Astrid Schloo, Inhaberin von „Buch und Aktuelles“, war eine der wenigen, die ein vorbestelltes Exemplar in der vergangenen Woche pünktlich an einen Kunden liefern konnte. „Der Mann hat vor, sich kritisch damit zu beschäftigen“, erzählt sie. In ihrem Laden will sie „Mein Kampf“ dennoch nicht ins Regal stellen. „Als Buchhändler sieht man sich schnell Anfeindungen ausgesetzt.“ So seien auch Werke von Verlagen, „die in die braune Richtung gehen“, ein absolutes Tabu bei ihr.

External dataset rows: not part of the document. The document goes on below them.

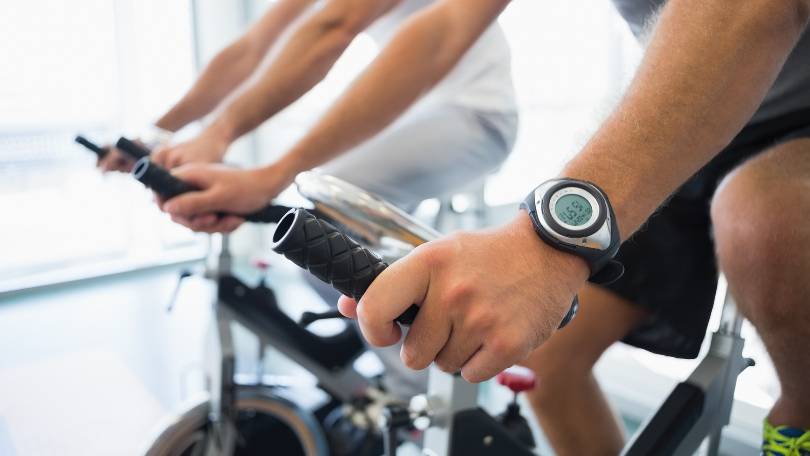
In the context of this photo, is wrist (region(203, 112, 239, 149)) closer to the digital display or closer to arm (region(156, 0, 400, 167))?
arm (region(156, 0, 400, 167))

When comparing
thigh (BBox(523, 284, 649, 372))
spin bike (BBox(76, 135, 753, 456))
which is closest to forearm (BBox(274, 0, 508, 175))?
spin bike (BBox(76, 135, 753, 456))

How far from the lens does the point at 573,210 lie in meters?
0.52

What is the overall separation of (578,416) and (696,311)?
0.27 m

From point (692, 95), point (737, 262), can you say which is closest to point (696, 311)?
point (737, 262)

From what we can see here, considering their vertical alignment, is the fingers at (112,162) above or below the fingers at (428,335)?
below

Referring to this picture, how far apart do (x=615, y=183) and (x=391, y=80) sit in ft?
1.94

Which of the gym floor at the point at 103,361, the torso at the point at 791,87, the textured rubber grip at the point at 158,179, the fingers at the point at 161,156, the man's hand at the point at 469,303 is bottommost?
the gym floor at the point at 103,361

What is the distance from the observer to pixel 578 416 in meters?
1.06

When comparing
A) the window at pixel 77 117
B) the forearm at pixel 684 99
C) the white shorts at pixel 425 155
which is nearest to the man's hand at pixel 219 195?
the white shorts at pixel 425 155

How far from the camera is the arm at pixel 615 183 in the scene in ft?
1.59

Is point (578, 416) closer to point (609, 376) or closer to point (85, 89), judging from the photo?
point (609, 376)

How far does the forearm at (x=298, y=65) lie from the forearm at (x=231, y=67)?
323 millimetres

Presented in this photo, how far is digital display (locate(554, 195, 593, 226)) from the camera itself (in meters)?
0.52

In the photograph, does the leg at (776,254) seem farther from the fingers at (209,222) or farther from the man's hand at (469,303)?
the fingers at (209,222)
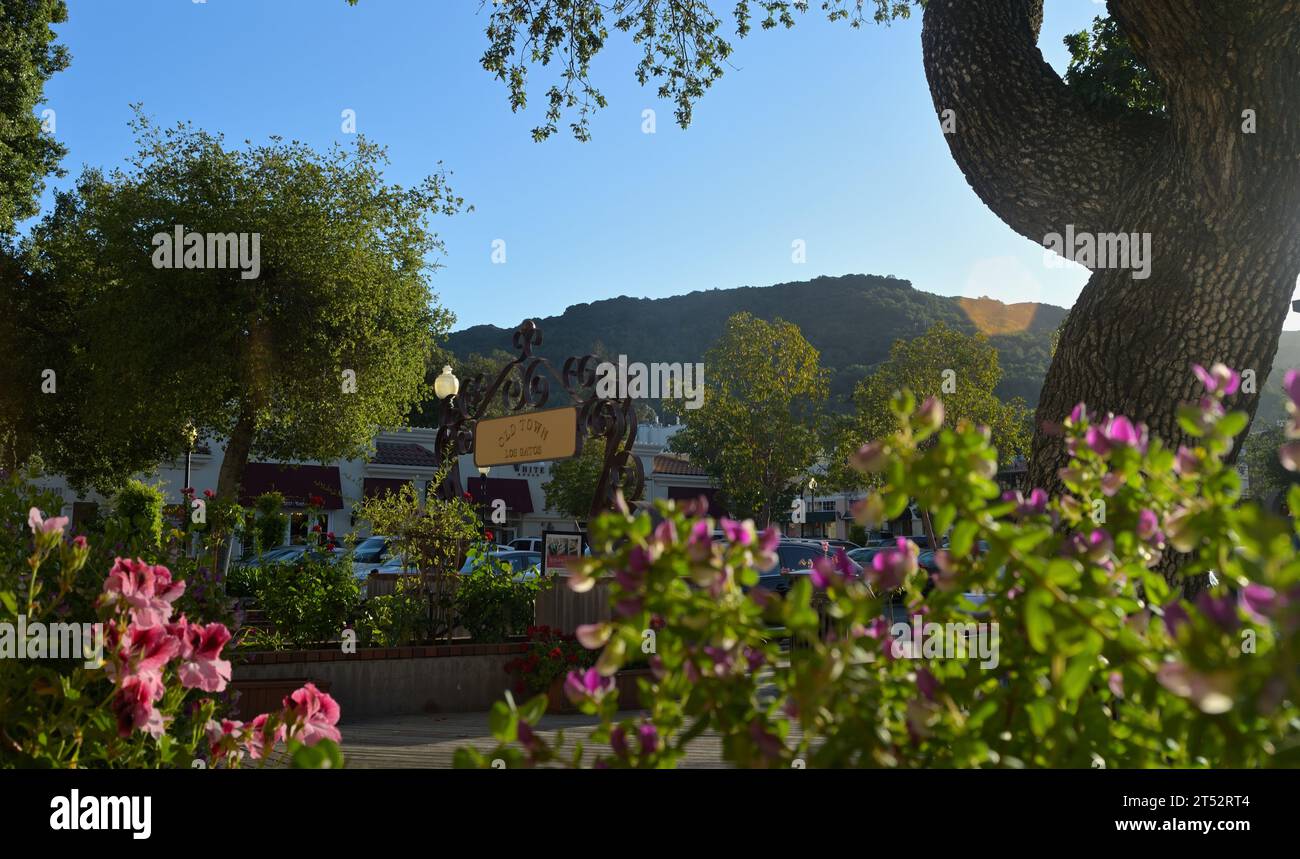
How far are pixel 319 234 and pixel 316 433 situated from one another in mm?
4612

Schloo hat Hitlers Originalwerk zudem in Auszügen gelesen: „Literarisch ist es auf niedrigem Niveau, vom polemischem Aspekt her jedoch intelligent aufgebaut. Ich kann verstehen, dass es damals die Massen mitgezogen hat.“ Ein weiteres Argument für Schloo: Das knapp 2000 Seiten starke Werk kostet 59 Euro. „Die Leute sind neugierig, 99 Prozent wollen dann nur darin blättern. Dafür ist es einfach zu teuer.“

Diese Sorgen teilt Susanne Allers von der Buchhandlung Regina Mauer nicht. „Bei dem Werk handelt es sich um eine rein wissenschaftliche Ausgabe. Wenn die Nachfrage da ist, werden wir diese auch bedienen.“ Ab dem 17. Januar, so hofft sie, wird das Geschäft dann mehrere Exemplare auf Lager haben.

Eben weil es sich um rein wissenschaftliche Literatur handelt, will Stadtbibliotheksleiterin Christine Braun das Buch nicht im Bestand wissen. „Es passt nicht in unser Konzept. Bei uns gibt es Sach-, aber keine Fachbücher.“ Sollte „Mein Kampf – Eine kritische Edition“ es jedoch auf die Bestseller-Listen schaffen, dann werde sie die Entscheidung noch einmal überdenken.

Doch ganz wohl sei ihr bei der ganzen Debatte um „Mein Kampf“ nicht – angesichts der aktuellen Flüchtlingsthematik und der zunehmenden rassistischen Kommentare im Internet. „Das erschreckt mich doch sehr.“ Man wisse nicht, ob Hitlers Hetzschrift womöglich einen negativen Teil dazu beitragen könnte.